How memory bandwidth is killing AMD's 32-core Threadripper performance

Here's just how much memory bandwidth constraints might be hurting the performance.

Credit: Gordon Mah Ung

AMD's 32-core Threadripper 2990WX is the fastest consumer CPU ever sold. And let's be clear: We're in full agreement with anyone who said that. But we would also be the first ones to say it has its limitations, too. 

The most glaring is the lack of consumer applications that can truly exploit the cores available. The other limitation is apparent in the diagram below, which shows how AMD built this 32-core monster. Rather than a single chip with every single CPU core on it, AMD connects four dies using its high-speed Infinity Fabric.

Why memory bandwidth affects the 32-core Threadripper

If you look closer at the diagram, you can see that two of the dies don't have their own memory controllers or PCIe access. Instead, they have to talk to an adjacent CPU die.
□ □ □ □
LIST OF TASKS:
A. Reproduce the Threadripper memory bandwidth article word for word, starting at "AMD's 32-core Threadripper 2990WX" and ending at "its limitations, too.".
B. Carry on writing the Threadripper memory bandwidth article from the point where it stops.

RECORDED INFORMATION:
□ □ □ □
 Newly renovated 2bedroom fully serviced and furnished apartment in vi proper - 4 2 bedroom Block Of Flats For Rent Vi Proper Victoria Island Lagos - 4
□ □ □ □
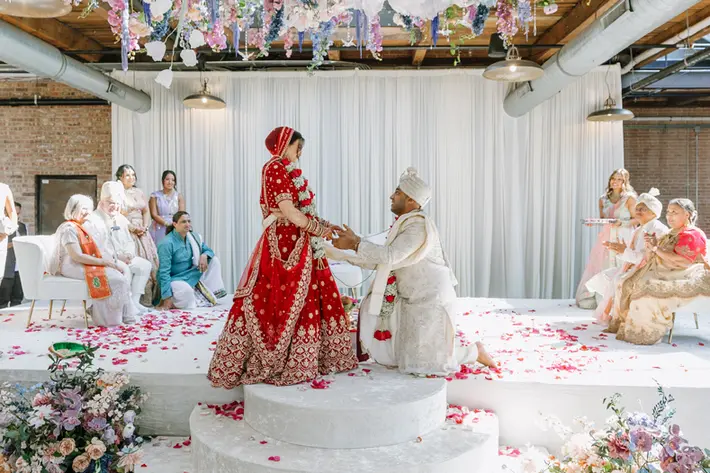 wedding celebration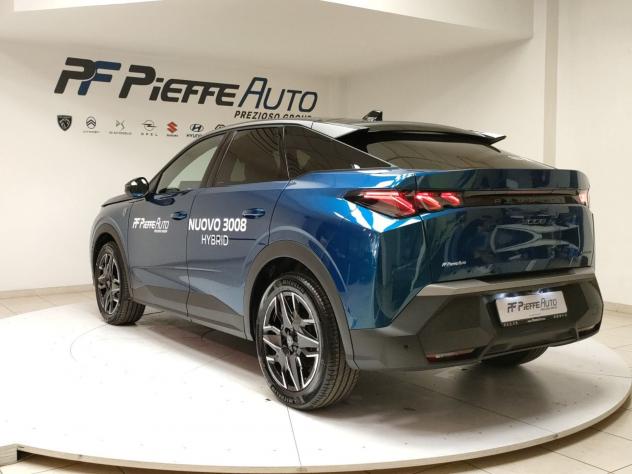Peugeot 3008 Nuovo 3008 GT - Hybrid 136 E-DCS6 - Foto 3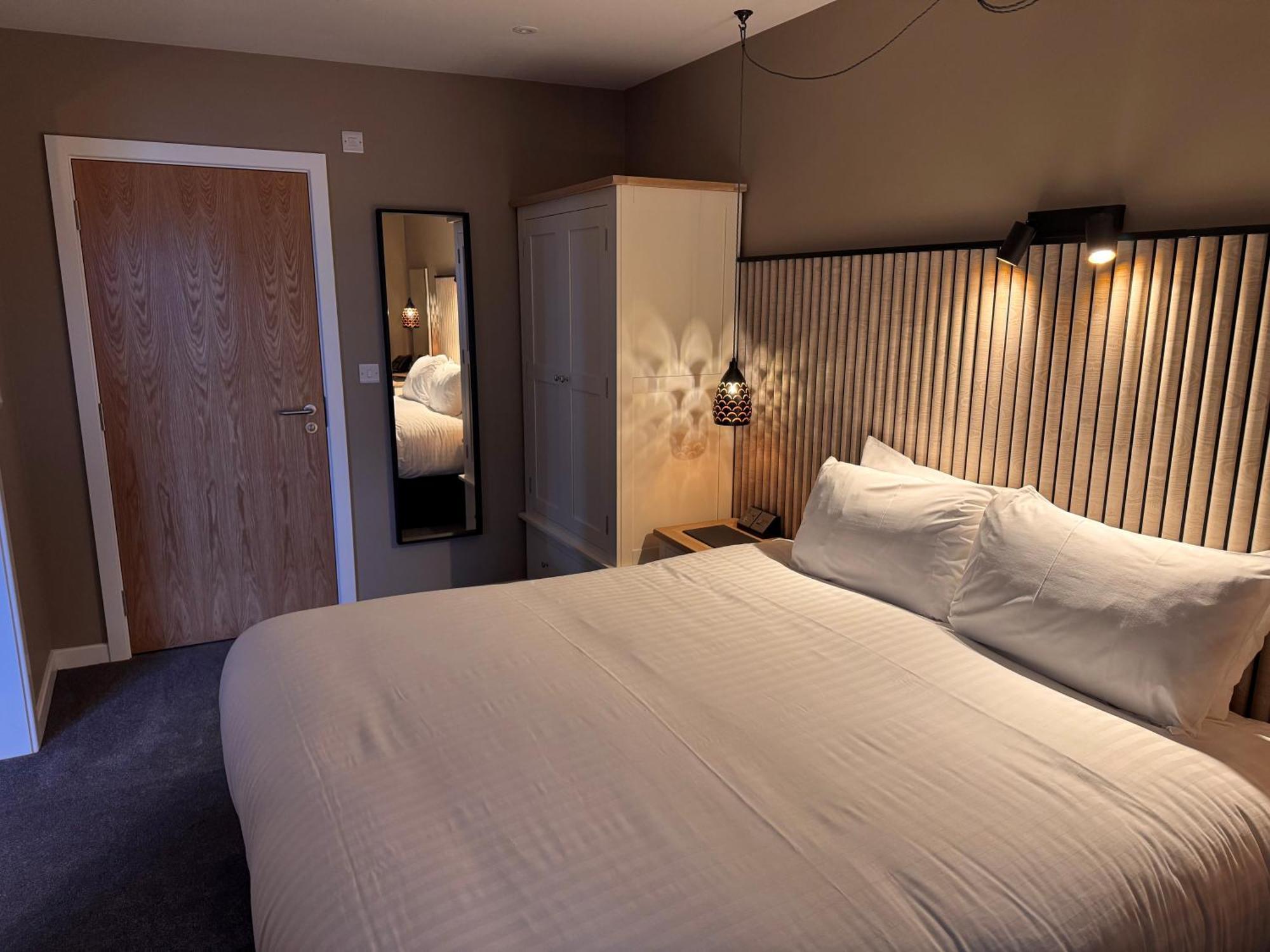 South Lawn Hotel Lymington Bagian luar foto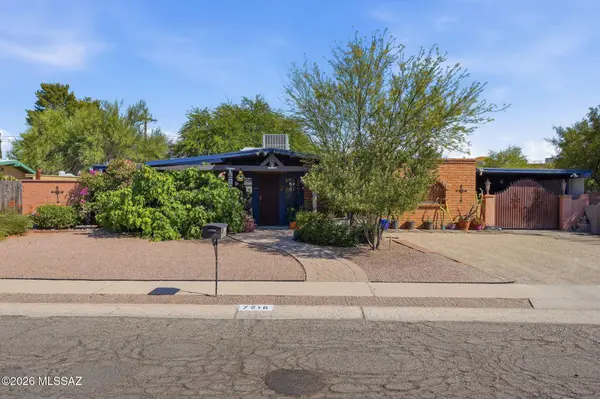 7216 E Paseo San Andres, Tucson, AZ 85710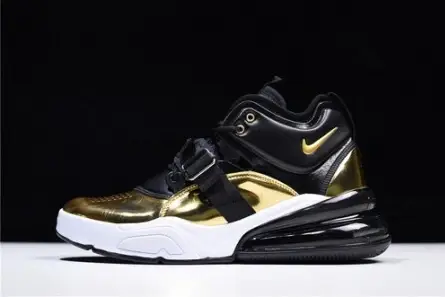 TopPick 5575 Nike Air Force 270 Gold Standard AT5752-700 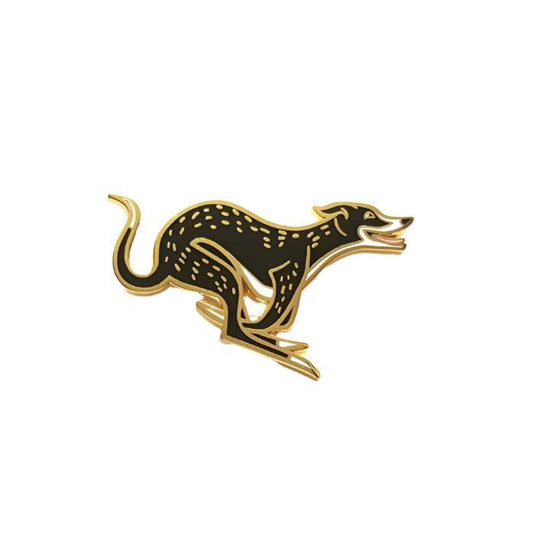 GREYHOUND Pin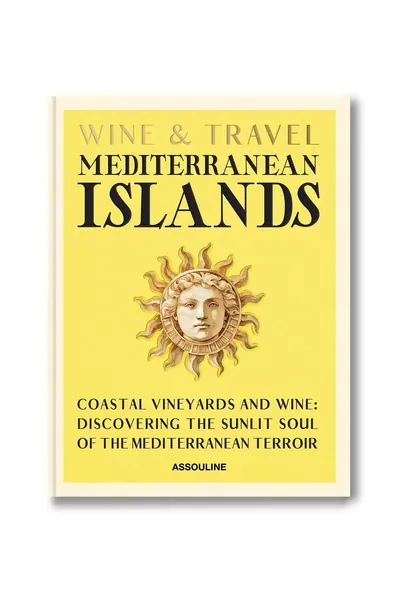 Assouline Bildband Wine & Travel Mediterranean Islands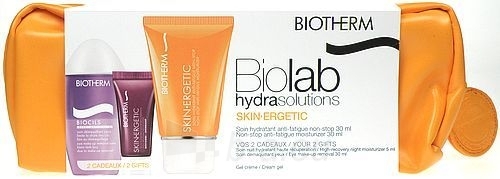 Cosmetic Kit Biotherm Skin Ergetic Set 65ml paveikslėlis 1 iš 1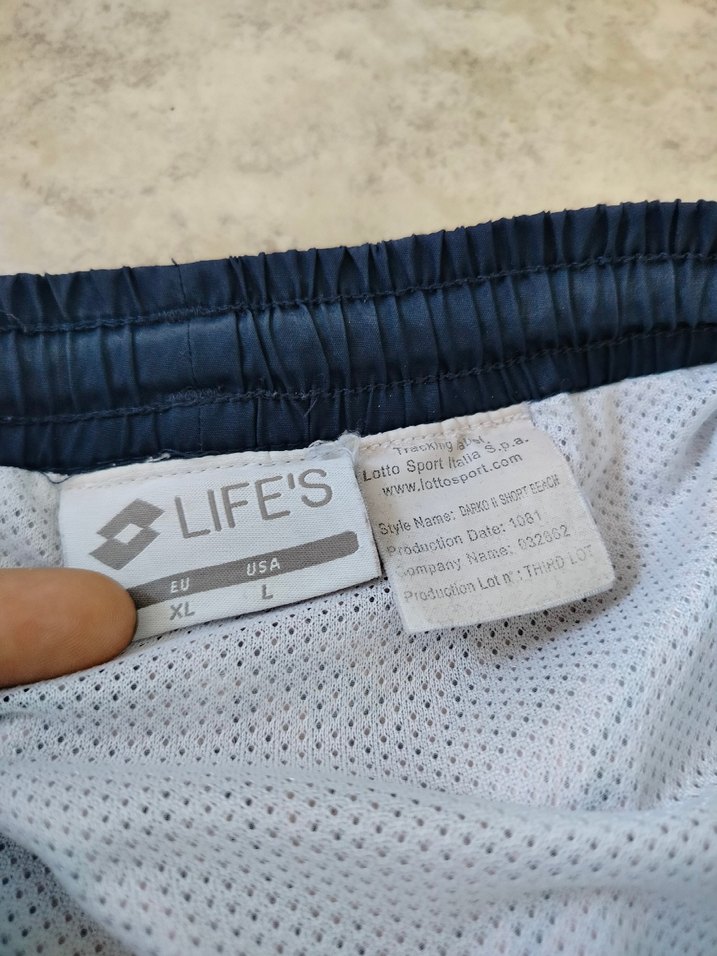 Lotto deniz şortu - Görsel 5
□ □ □ □
ANSWERS TO EACH TASK:
A.
AMD's 32-core Threadripper 2990WX is the fastest consumer CPU ever sold. And let's be clear: We're in full agreement with anyone who said that. But we would also be the first ones to say it has its limitations, too.

B.
It is, essentially, like having having a two-apartment unit where the second one must access the hallway outside by going through the first apartment.

2990wx die topology updated IDG

AMD says the four-die Threadripper has 25GB of bandwidth shared among all of the chips.

Perhaps more important is the overall bandwidth available. AMD had initially said the total bandwidth available between the four CPU dies was 25GBps bi-directional. The company amended its original documentation to state it was total bandwidth. Compare that with the 16-core Threadripper 2950X, with its 50GBps of bandwidth and two links between the two dies (also updated information from AMD.)

die top 2950x updated AMD

A two-die 16-core Threadripper 2950X has 50GBps and two links between two dies,vs. the 25GBps among four dies that AMD originally claimed (and then amended).

Many believe this is Threadripper 2990WX's main weakness: Lack of memory bandwidth per core is impacting it in memory-intensive tasks such as compression and encoding. Even worse for Threadripper 2990WX is that bandwidth has to be shared on a CPU with 14 more cores than Intel's Core i9-7980XE.

Below, you can see the result of Sandra 2018 Titanium's memory bandwidth test and the available bandwidth per core. As you can see, the bandwidth per core plummets from almost 5GB at 8-core and 16-core to just 2GB when you utilize all 32 cores.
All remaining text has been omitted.